◆ Exercise ◆
Rename "purple flower cluster" to "violet flower cluster" in the records from the line containing "Looking over" through the end of the records, and give those lines back with nothing else changed.

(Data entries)
━━━━━━
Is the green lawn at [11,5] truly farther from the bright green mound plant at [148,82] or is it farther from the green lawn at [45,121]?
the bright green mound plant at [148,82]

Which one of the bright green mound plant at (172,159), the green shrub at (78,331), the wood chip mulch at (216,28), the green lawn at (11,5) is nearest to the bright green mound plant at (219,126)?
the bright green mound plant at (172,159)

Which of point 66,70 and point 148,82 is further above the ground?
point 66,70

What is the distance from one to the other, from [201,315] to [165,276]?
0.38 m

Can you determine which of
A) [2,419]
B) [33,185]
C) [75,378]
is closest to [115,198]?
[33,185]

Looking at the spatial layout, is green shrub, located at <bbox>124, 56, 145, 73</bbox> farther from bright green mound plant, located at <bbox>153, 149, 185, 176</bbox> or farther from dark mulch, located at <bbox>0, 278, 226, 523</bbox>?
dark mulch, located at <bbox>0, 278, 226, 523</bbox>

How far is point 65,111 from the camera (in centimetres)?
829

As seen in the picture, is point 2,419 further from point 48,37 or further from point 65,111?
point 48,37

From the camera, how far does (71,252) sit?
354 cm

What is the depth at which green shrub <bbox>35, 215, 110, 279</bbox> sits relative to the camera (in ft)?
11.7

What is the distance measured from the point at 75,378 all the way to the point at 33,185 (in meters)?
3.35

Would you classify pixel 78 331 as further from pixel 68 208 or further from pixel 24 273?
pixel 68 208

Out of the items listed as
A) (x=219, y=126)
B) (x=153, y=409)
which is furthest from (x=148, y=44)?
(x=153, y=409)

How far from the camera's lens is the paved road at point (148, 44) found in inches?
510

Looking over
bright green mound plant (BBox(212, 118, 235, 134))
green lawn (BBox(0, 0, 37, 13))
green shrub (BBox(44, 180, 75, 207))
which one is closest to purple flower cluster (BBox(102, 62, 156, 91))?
━━━━━━
◆ Exercise output ◆
Looking over
bright green mound plant (BBox(212, 118, 235, 134))
green lawn (BBox(0, 0, 37, 13))
green shrub (BBox(44, 180, 75, 207))
which one is closest to violet flower cluster (BBox(102, 62, 156, 91))?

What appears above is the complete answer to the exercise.